This post is part 2 of Lettuce and Oxalis.
As I reached in to weed out the oxalis from amongst the lettuce seedlings, I was mindful of the history of how both of these plant species came to be together in this particular patch of dirt. Oxalis comes up every year (about this time) from a tuber-like structure that remains persistent in the soil for years, it seems. In contrast, the lettuce seedlings are there because I spread their seeds into that place about eight weeks ago. I very intentionally harvested the seed heads from the parental plant (which had grown successfully over the summer, adapted to the soil and yielded food and seed) and planted them in the well-prepared earth. The seeds were covered with the right amount of soil and watered whenever they needed more moisture. We had a dry, warm Autumn in Melbourne this year so these lettuce seedlings needed lots of attentive oversight to prevent them from withering after germination.
While carefully weeding out the oxalis, I became aware of the parable we were acting out in this mundane domestic activity. If oxalis is not weeded out with care, some of the tubers break off and remain in the soil ensuring greater numbers of the weed the following year. And, because the lettuce crop and the weeds were so entwined, intricacy was needed to ensure that the lettuce was not weeded out with the oxalis. Thank God (and evolution) for our opposing digit, the humble thumb!

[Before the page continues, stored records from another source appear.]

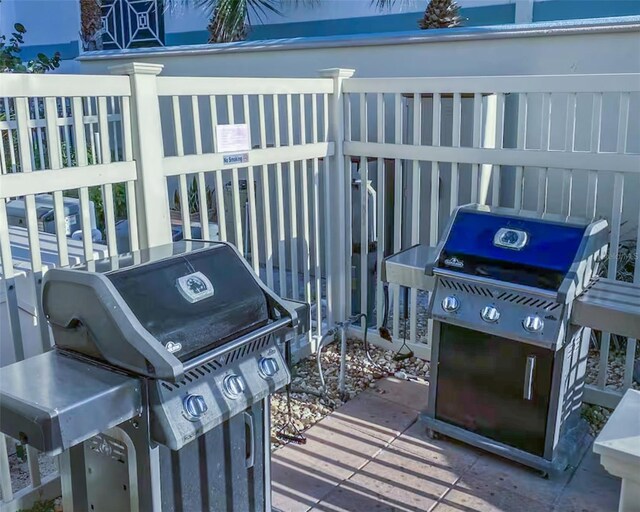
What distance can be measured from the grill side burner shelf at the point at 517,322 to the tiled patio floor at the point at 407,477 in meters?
0.10

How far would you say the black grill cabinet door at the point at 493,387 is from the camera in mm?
2727

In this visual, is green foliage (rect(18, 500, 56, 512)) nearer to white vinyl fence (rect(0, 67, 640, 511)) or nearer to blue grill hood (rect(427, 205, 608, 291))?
white vinyl fence (rect(0, 67, 640, 511))

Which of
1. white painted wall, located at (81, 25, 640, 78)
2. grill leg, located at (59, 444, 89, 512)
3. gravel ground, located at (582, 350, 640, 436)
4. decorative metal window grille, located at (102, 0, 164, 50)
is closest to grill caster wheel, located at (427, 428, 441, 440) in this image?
gravel ground, located at (582, 350, 640, 436)

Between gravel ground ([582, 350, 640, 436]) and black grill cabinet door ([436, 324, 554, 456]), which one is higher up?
black grill cabinet door ([436, 324, 554, 456])

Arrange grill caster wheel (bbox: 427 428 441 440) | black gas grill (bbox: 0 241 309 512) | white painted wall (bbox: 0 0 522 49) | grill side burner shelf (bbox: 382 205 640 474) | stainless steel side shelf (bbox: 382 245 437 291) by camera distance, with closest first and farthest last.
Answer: black gas grill (bbox: 0 241 309 512) → grill side burner shelf (bbox: 382 205 640 474) → stainless steel side shelf (bbox: 382 245 437 291) → grill caster wheel (bbox: 427 428 441 440) → white painted wall (bbox: 0 0 522 49)

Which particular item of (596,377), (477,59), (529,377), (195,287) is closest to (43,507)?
(195,287)

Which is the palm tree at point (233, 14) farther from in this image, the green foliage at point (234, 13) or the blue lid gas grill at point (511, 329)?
the blue lid gas grill at point (511, 329)

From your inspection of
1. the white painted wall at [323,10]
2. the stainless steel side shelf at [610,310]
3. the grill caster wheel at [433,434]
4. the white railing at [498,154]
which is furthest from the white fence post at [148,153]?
the white painted wall at [323,10]

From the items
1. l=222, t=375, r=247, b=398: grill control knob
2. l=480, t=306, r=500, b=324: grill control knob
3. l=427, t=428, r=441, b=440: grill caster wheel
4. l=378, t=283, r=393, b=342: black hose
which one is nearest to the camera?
l=222, t=375, r=247, b=398: grill control knob

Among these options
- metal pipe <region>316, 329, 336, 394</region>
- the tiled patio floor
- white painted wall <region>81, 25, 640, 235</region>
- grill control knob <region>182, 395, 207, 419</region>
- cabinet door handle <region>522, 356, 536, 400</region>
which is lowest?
the tiled patio floor

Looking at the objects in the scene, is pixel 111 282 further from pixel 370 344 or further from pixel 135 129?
pixel 370 344

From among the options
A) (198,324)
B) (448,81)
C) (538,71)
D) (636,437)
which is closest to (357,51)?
(538,71)

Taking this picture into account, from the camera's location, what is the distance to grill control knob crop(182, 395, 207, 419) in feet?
6.09

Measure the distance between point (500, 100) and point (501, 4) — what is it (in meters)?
4.06
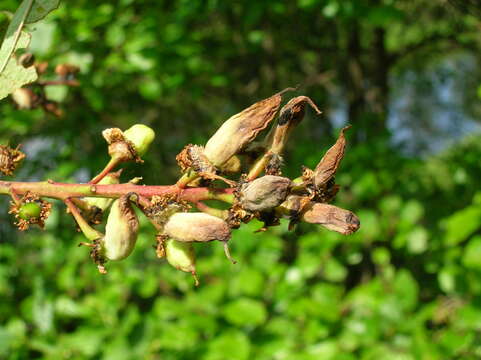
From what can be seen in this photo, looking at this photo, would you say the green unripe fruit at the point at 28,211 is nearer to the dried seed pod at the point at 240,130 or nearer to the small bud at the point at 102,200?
the small bud at the point at 102,200

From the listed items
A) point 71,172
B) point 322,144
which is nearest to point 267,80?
point 322,144

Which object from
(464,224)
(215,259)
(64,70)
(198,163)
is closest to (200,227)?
(198,163)

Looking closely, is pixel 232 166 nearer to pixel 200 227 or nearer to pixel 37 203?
pixel 200 227

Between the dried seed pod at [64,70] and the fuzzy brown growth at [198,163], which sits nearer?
the fuzzy brown growth at [198,163]

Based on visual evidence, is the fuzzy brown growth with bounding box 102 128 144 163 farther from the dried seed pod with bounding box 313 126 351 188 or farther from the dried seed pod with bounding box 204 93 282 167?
the dried seed pod with bounding box 313 126 351 188

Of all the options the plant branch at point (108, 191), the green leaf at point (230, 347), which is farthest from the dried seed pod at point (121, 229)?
the green leaf at point (230, 347)

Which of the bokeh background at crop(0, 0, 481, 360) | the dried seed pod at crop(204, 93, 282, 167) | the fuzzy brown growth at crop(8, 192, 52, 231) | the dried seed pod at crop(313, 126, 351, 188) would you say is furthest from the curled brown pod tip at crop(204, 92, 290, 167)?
the bokeh background at crop(0, 0, 481, 360)
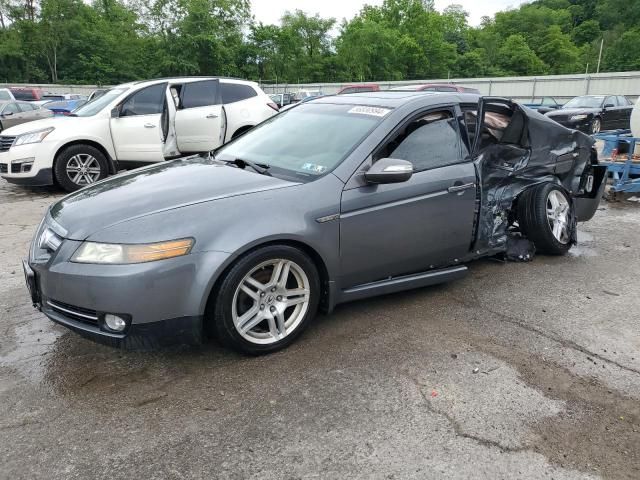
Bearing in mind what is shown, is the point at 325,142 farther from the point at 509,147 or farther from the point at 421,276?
the point at 509,147

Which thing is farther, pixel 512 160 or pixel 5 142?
pixel 5 142

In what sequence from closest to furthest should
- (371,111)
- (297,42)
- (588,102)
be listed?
(371,111) → (588,102) → (297,42)

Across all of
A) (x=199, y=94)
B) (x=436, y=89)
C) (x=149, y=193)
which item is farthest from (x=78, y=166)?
(x=436, y=89)

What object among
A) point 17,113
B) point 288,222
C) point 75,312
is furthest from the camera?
point 17,113

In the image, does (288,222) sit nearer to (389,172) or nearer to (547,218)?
(389,172)

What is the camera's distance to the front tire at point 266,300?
297cm

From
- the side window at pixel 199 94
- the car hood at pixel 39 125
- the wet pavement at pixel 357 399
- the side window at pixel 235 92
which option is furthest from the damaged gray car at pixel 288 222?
the side window at pixel 235 92

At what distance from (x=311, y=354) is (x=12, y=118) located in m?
16.9

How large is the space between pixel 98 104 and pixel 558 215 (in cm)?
731

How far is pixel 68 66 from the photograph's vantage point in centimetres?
5659

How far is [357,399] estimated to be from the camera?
2785mm

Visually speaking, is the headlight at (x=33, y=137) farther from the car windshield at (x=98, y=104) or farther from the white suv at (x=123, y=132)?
the car windshield at (x=98, y=104)

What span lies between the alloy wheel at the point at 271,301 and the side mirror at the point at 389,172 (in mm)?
783

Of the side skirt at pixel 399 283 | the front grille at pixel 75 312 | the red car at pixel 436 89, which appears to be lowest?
the side skirt at pixel 399 283
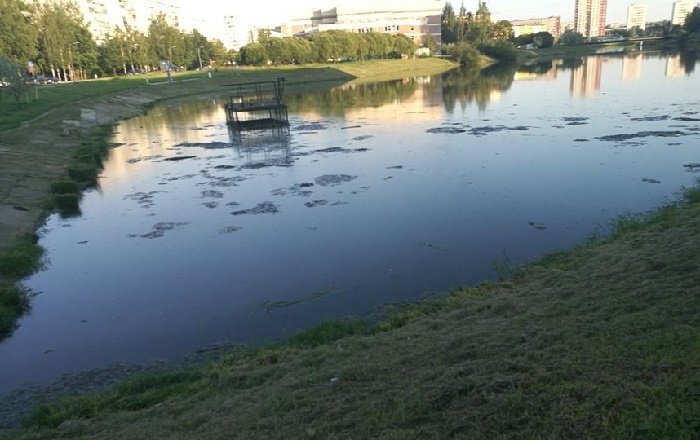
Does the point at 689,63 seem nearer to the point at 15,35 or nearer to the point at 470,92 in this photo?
the point at 470,92

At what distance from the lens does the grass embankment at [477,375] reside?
14.3 ft

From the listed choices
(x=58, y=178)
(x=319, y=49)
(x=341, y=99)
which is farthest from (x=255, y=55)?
(x=58, y=178)

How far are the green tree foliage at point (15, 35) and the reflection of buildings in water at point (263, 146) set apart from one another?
34.4 metres

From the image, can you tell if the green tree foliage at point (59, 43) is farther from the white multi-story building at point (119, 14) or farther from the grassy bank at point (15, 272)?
the grassy bank at point (15, 272)

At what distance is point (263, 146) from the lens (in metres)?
29.9

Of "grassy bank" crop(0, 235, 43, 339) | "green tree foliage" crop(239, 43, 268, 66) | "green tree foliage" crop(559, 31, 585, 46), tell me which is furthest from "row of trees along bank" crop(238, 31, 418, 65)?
"grassy bank" crop(0, 235, 43, 339)

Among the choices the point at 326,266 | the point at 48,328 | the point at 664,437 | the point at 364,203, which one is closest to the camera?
the point at 664,437

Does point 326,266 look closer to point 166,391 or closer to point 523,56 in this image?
point 166,391

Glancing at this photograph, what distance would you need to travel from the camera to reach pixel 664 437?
3746 millimetres

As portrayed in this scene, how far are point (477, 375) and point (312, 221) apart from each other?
36.1ft

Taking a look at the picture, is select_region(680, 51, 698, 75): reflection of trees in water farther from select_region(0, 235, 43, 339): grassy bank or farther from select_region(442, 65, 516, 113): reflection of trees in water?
select_region(0, 235, 43, 339): grassy bank

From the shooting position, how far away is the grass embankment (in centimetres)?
436

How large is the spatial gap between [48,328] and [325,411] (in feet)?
25.5

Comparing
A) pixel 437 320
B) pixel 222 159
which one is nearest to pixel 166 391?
pixel 437 320
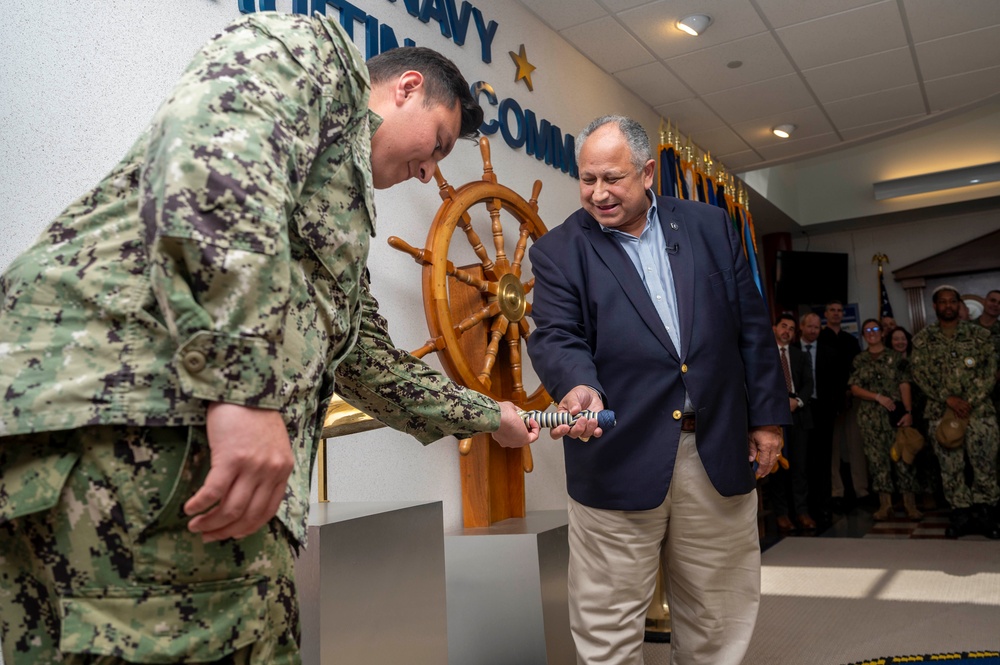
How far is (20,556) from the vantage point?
0.88 metres

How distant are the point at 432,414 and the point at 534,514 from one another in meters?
1.96

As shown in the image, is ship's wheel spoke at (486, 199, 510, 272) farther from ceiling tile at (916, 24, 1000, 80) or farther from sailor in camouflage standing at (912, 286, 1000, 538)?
sailor in camouflage standing at (912, 286, 1000, 538)

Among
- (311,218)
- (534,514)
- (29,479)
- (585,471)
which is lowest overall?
(534,514)

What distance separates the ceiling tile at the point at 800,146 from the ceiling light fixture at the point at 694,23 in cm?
251

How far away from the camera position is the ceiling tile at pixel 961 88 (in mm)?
5641

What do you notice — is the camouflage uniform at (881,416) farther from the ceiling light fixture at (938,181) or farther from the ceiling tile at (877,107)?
the ceiling light fixture at (938,181)

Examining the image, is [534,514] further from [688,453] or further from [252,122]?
[252,122]

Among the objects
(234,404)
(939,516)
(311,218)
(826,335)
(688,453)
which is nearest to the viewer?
(234,404)

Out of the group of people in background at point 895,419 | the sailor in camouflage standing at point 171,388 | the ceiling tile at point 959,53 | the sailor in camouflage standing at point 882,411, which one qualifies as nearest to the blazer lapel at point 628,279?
the sailor in camouflage standing at point 171,388

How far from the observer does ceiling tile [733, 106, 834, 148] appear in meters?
6.16

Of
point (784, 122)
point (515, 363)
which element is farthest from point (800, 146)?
point (515, 363)

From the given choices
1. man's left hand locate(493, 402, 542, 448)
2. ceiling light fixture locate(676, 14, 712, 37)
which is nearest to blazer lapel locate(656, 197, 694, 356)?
man's left hand locate(493, 402, 542, 448)

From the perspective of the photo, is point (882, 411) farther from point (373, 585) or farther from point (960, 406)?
point (373, 585)

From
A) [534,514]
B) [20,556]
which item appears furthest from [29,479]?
[534,514]
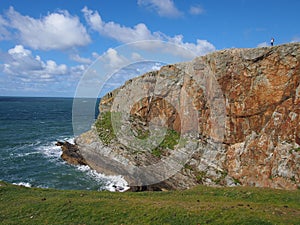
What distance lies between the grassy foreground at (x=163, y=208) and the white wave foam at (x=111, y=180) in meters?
16.4

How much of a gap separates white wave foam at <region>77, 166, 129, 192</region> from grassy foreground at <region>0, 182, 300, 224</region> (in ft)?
53.7

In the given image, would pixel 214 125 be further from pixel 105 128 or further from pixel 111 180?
pixel 105 128

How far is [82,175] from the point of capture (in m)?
46.6

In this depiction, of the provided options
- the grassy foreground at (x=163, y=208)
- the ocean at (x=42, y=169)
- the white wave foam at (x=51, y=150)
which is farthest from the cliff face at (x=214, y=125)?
the grassy foreground at (x=163, y=208)

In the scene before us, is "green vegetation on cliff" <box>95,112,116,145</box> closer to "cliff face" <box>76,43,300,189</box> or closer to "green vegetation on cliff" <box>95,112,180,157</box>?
"green vegetation on cliff" <box>95,112,180,157</box>

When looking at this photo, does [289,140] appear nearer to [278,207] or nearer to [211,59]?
[278,207]

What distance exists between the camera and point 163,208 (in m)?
19.0

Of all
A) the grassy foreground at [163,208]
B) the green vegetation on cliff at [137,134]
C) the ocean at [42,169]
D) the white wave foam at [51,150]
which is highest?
the green vegetation on cliff at [137,134]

What can this allegory teach us? Well, firstly, if the lettuce seedlings symbolize true beliefs about who God/dess is, sometimes they are quite fragile. In their infancy, they can be damaged or ‘pulled-up’ before reaching maturity. Understandings about the character of Creator, such as, ‘God is love’, ‘God is good’, ‘God is merciful’, ‘God is just’, ‘God is tender’, ‘God is faithful’, can fail to take root in our lives. If these truths are not protected by ourselves, others, life, and/or the world around us, they can be lost to us before they become bedrock in us. They can be smothered or starved by the competing ‘weeds’ and wither from our experience and understanding if we cannot find groups/churches that nourish these truths in us.
Oxalis can be used to symbolize the lies (or untruths) we believe about the nature of the Divine being. Some of these beliefs are rooted back in our childhood and have persisted for a very long time, like tubers lying dormant in the soil. We may think we have weeded them out but they keep returning into our psyche each year or every other year. These beliefs may include ‘God is male’, ‘God is mean’, ‘God doesn’t listen to our prayers’, ‘God is a superhero’, ‘God wants to punish me’, ‘God doesn’t care about human/animal suffering’, etc etc. The list could go on and on, sadly enough. But, we are onto these lies. We can become aware of the beliefs we have about God/dess (and about ourselves/each other) that are simply not true. These ‘weeds’ can be removed from our lives (roots, tubers and all) and, when they are, correct beliefs about the Divine being and how S/He relates to us can begin to flourish.
Sacred writings, theological books, healthy churches, spiritual friends, meditation, being in nature, and loving ourselves will all help us with this journey.
Who knows, God/dess may also give us a hand!?!